Londres - A ordem dada pela Mercedes ao inglês Lewis Hamilton para ceder a sua posição ao alemão Nico Rosberg durante o GP da Hungria, no último domingo, que não foi acatada pelo campeão mundial de 2008, segue provocando polêmica. Por isso, o chefe da equipe, Toto Wolff, se pronunciou sobre o assunto nesta quarta-feira. Ele defendeu a instrução dada, mas garantiu ter aceitado a recusa do seu piloto em abrir passagem, além de garantir que ambos estão livres para lutar entre eles durante as provas desta temporada da Fórmula 1.

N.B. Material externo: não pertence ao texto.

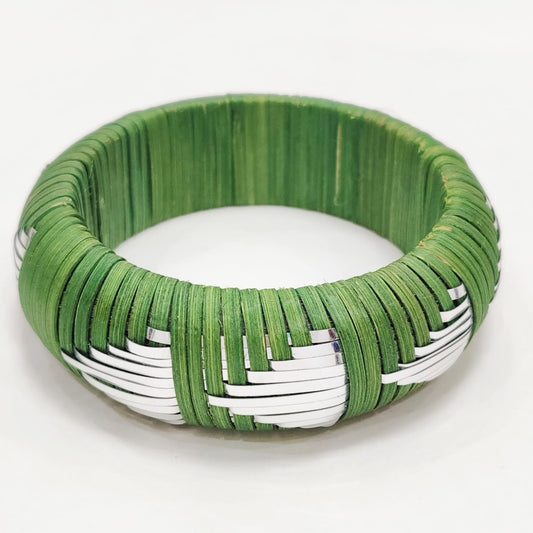 Forest Green and Silver Bangle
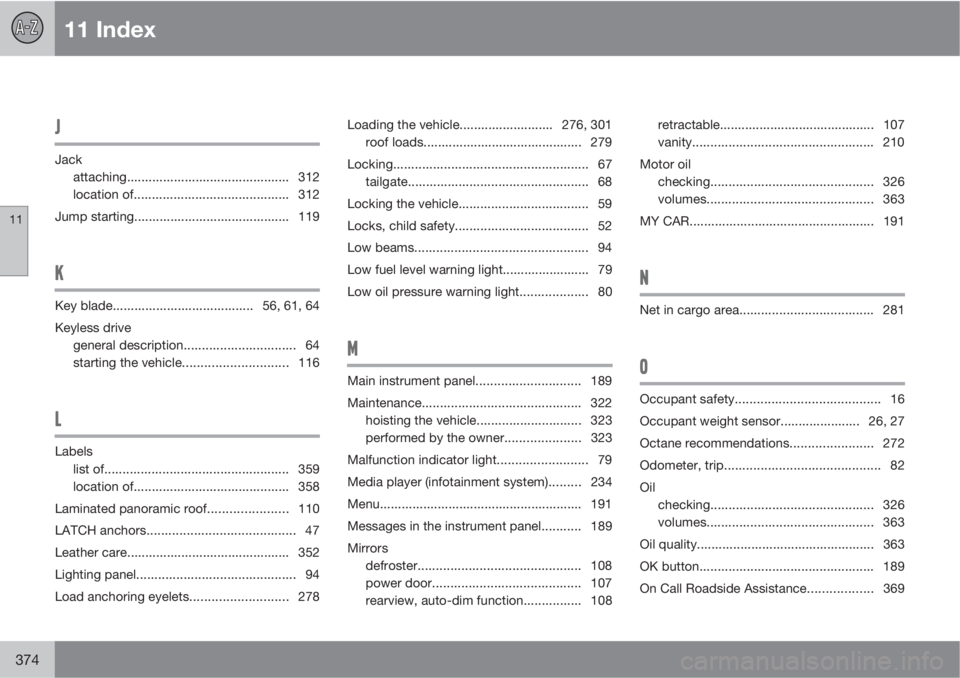 VOLVO XC60 2013  Owner´s Manual 11 Index
11
374
J
Jack
attaching.............................................312
location of........................................... 312
Jump starting........................................... 119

"Pedimos a Lewis para deixar Nico passar porque achávamos que ambos tinham chance de vencer a corrida com as estratégias. Mas Nico nunca se aproximou o suficiente para fazer a manobra", disse o dirigente, em entrevista ao site oficial da Mercedes. "Em última análise, ficamos confortáveis com a decisão de Lewis de manter a posição", completou.
Toto Wolff admitiu que recusar ordem da equipe não é normal na Fórmula 1, mas destacou que a atual situação da Mercedes não é mais usual, afinal, seus dois pilotos lutam pelo título da temporada. "Quando se trata de pilotos da mesma equipe que executam estratégias diferentes, é normal não tornar difícil a vida para o outro quando se trata de ultrapassagens. Mas devemos compreender que não estamos mais em uma situação normal", disse o dirigente.
Após a disputa de 11 das 19 etapas da temporada da Fórmula 1, os dois pilotos da Mercedes dominam completamente o campeonato, com o alemão em primeiro lugar com 202 pontos, 11 a mais do que o inglês - o terceiro colocado é o australiano Daniel Ricciardo, da Red Bull, que soma 131. Na Hungria, o duelo entre eles valia a terceira posição, que acabou ficando com Hamilton, enquanto Rosberg terminou a corrida em quarto.
O chefe da equipe garantiu, inclusive, que eles estão liberados para lutar abertamente pelo título nas últimas oito corridas. "Os nossos pilotos vão continuar sendo livres para correr pelo restante do campeonato de 2014. E eles vão correr para ganhar", afirmou o dirigente.